Effect of celastrol on C. elegans with
increased beta-amyloid production due
to an increase in local cholesterol
Project Proposal
Lim Eu Gene 3A315
Jarel Teo Shao Hean 3P310
Hwa Chong Institution
Mentor: Mrs Har Hui Peng
Introduction
Background
Alzheimer's Disease (AD) is a neurodegenerative disease characterized by the loss of
neural tissue. It is also a type of dementia that impairs memory, thought, and behavior.
Victims of AD experience problems with language, decision-making ability, judgment, and
personality.
The cause of AD is not known, but closely tied to the onset of the disease is the
accumulation of extracellular amyloid-β plaques and neurofibrillary tangles. These plaques
and tangles lead to the degeneration of neurons via apoptosis.

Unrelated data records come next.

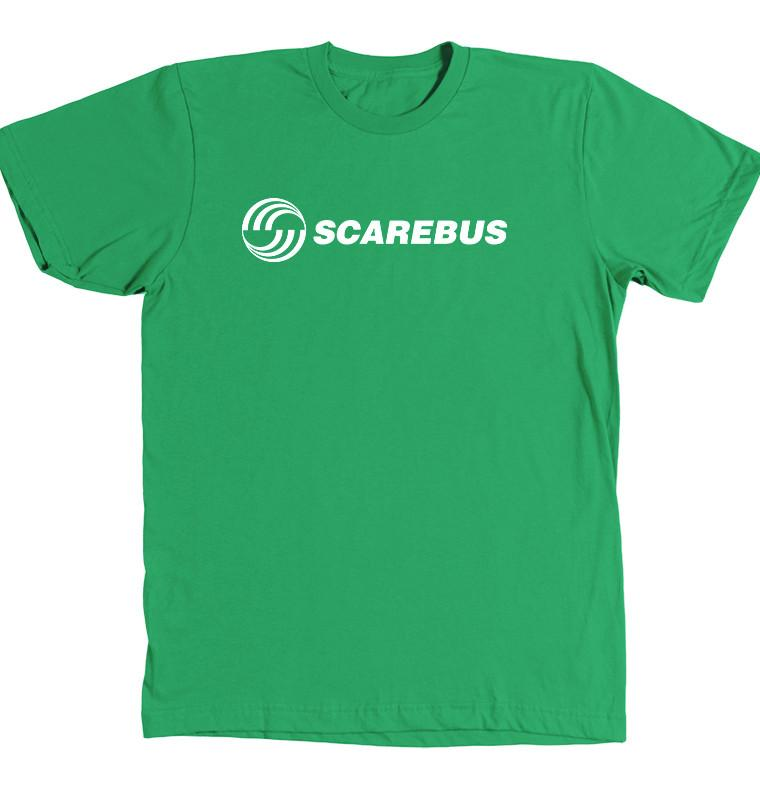 T-shirt - Scarebus Aviation Shirt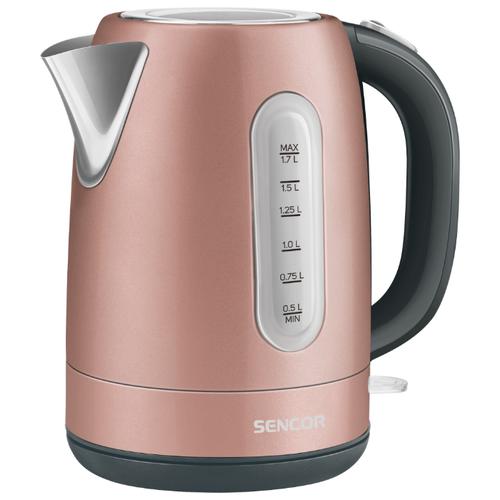 Чайник Sencor SWK 1775RS, розовый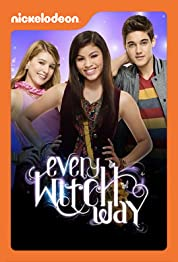 Every Witch Way - Season 1 poster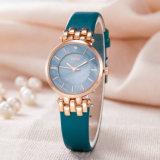 Reloj de manera vendedor caliente del ODM del OEM del reloj de la fábrica de la correa de cuero (Wy-121B)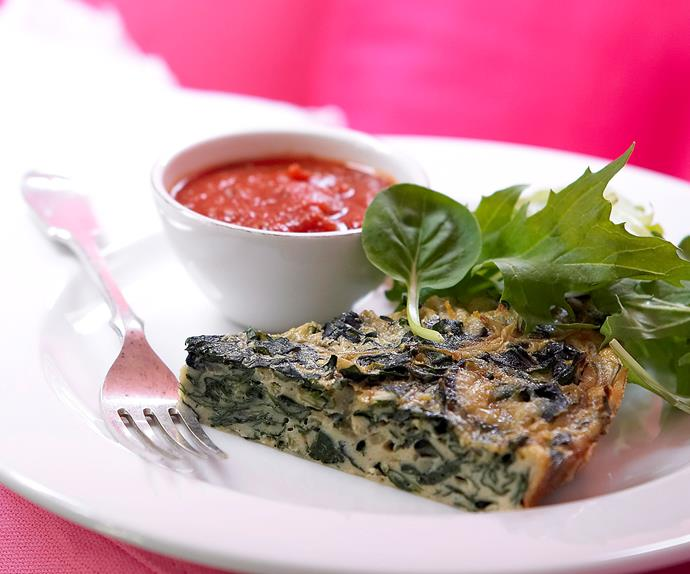Sliverbeet and Blue Cheese Pie
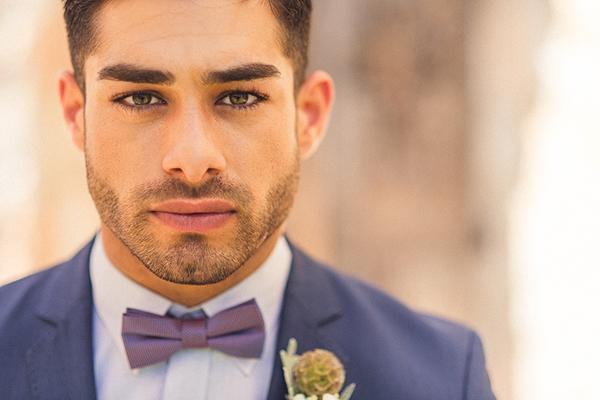 blue-groom-suit (2)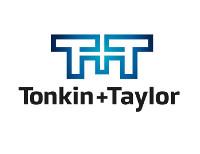 Tonkin & Taylor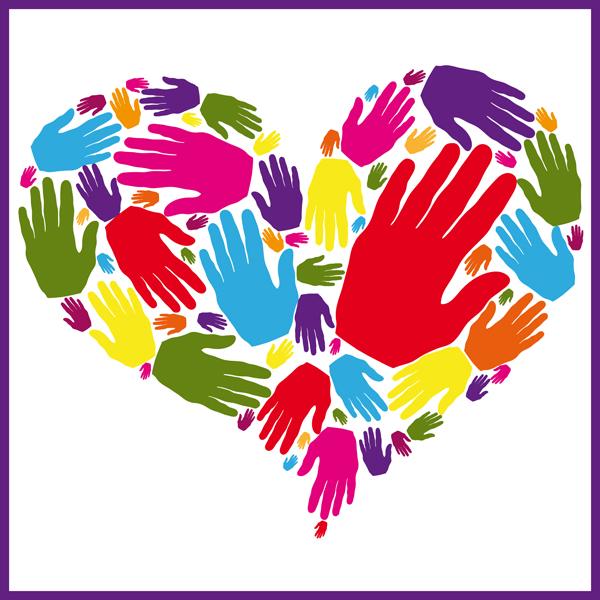 Gentilezza cuore rappresentato con tante mani colorate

Aβ proteins are formed by cleavage of the amyloid precursor protein. The amyloid
precursor protein (APP) is regularly processed at the cell surface of neurons and is also
processed intracellularly after being trafficked into the cell by lipid rafts. Lipid rafts are
specialized microdomains within plasma membranes which are rich in cholesterol and
shingolipids. The existence of lipid rafts is still debated, since they cannot be conventionally
imaged due to their small size (~20 nm). Protein distribution in lipid rafts is therefore
observed biochemically (e.g. detergent-resistant membrane (DRM) isolation). The role of
lipid rafts is to regulate signal transduction and trafficking. After APP is brought into a cell
by lipid rafts, it is cleaved by β-secretase (Bace1) and γ-secretase (Marquer et al., 2011). This
cleavage produces a soluble N-terminal fragment (sAPPβ) and an amino acid amyloid βpeptide (Aβ).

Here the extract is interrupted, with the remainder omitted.